Öğretmen, akran ilişkileri, ebeveyn tutumları uyumu etkiler
Anaokuluna uyum sağlama konusunda yaşanan sorun yalnızca anneden ayrılma zorluğu değildir. Çocukların yeni ortama alışma ve uyum sürecinde rol oynayan birçok faktör vardır. Bu faktörlerden en önemlileri; öğretmen, akran ilişkileri, ebeveyn tutumlarıdır. Bunların yanı sıra okulun fiziki yapısı, çevre koşulları vb. faktörler de okula uyum sürecini etkiler. Bu faktörlerin etkisiyle bazı çocuklar okula daha çabuk uyum sağlarken ve “uyumlu çocuk” olarak tanımlanırken, bazıları ise uyum sorunları ile karşılaşabilmekte ve hayatlarının uzun bir dönemini alacak okul yıllarının daha başında “uyumsuz çocuk” olarak tanımlanabilmektedirler.
Anaokuluna başlama döneminin ilk 15 gününde çocukta ortaya bazı uyum sorunlarının çıkmasının doğal olduğu ifade edilebilir. Ancak uyumsuzluk döneminin 15 günü aşıp, uzaması, aileden ya da okuldan kaynaklanan başka sorunların göstergesi olabilmektedir. Bu duruma karşı önlem alınmaması ise, daha şiddetli duygusal sorunların kaynağı olabilmektedir. Özellikle, anaokullarında sıklıkla karşılaşılan bir durum olan, çocukların uzun süreli ve yoğun olarak yaşadıkları ayrılık kaygısının, sonraki yıllarda okula devamı olanaksız kılabilen okul korkusunun temelini oluşturduğu öne sürülmektedir.

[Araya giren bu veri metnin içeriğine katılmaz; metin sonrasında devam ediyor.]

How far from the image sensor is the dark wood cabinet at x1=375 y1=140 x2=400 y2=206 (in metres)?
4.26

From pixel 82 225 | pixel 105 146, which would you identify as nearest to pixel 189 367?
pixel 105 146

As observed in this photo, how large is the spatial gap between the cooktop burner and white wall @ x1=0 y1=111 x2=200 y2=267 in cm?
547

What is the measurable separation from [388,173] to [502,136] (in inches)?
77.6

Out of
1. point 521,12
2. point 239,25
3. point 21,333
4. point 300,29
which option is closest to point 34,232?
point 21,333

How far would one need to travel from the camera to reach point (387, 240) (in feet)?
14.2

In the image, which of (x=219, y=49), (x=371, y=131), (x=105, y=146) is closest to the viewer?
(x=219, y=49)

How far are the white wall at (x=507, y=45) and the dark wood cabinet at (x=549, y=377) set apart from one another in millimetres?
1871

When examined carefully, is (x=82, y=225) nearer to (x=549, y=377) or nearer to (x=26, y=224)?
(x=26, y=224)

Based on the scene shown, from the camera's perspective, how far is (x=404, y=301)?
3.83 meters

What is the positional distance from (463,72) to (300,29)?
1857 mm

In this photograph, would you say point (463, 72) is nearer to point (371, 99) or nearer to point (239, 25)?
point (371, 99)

Çocuklarda ayrılık kaygısının giderilmesine yönelik olarak çeşitli yöntemlerden yararlanılabilmektedir. Genelde çocukların duygusal sorunlarının çözümünde başvurulan oyun tedavisi, ayrılık kaygısının giderilmesinde de geçerli bir teknik olarak uygulanmaktadır. Ayrılık kaygısının giderilmesine yönelik olarak hazırlanan oyun tekniklerinin uygulanmasının da, çocukların anaokuluna uyum sürecini kısaltabileceği ve ileride ortaya çıkabilecek sorunların önüne geçilebileceği düşünülmektedir.
Anne-Babaya Öneriler
*Gideceği okul hakkında çocuğa açıklama yapmak ve okulu tanıtmak uyumu kolaylaştırır.
*Okulunun sadece çocukların bulunduğu bir yer olduğu söylenip anne ve babaların bulunmadığı, işe gittiği açıklanmalıdır.
*Aile çocukla okula geliş gidiş saatleri ile ilgili konuşmalı, sadece belli bir zaman dilimi içinde okulda kalacağı söylemeli. Eğer çocuğu ebeveyn alacaksa, onu alabileceği süreyi, onun anlayacağı terimlerle anlatıp, o süreyi geçirmeden almaya dikkat etmelidir.
*Özellikle ilk günlerde çocuk kapıdan teslim edilip kapıdan teslim alınmalı, servis kullanılacaksa servise bindirilmeli ve vedalaşma mümkün olduğunca kısa tutulmalı. Vedalaşmada çocuk ağlamaya başlasa bile ayrılma konusunda kararlı davranılmalı. (Onu öpüp “Ben şimdi gidiyorum” deyin ve geri geleceğinizi söyleyin. Bunun ne zaman olacağını onun anlayacağı terimler çerçevesinde ifade edin. Sonra elinizi sallayıp yolunuza devam edin. İyi olduğunu kontrol etmek için durup arkaya bakmayın.)
*Çocuk okula birlikte geldiği ebeveyni yanında ağlıyor, onun gitmesine izin vermiyorsa okula bağımlı olmadığı bir kişi tarafından getirilmeli ve okula düzenli devam etmesi konusunda ısrarlı olunmalıdır. Yakınmaya devam etse bile sakin ve kararlı davranılmalıdır. (Okula düzenli devam etmesi ve karşı çıkmaması durumunda daha sonra verilmek üzere bir takım küçük ödüller de sunulabilir)
*Çocuğun okulu reddetmesi durumunda, büyükanne/büyükbaba gibi aileden birinin çocuktan yana tutum göstermesi, ona güç verir ve tepkisini büyütür. Okula gidiş tüm aile bireyleri tarafından desteklenmeli ve aile bireyleri uyum içinde olmalıdır.
*Okula uyumunu veya başarısını başkalarıyla kıyaslamayın.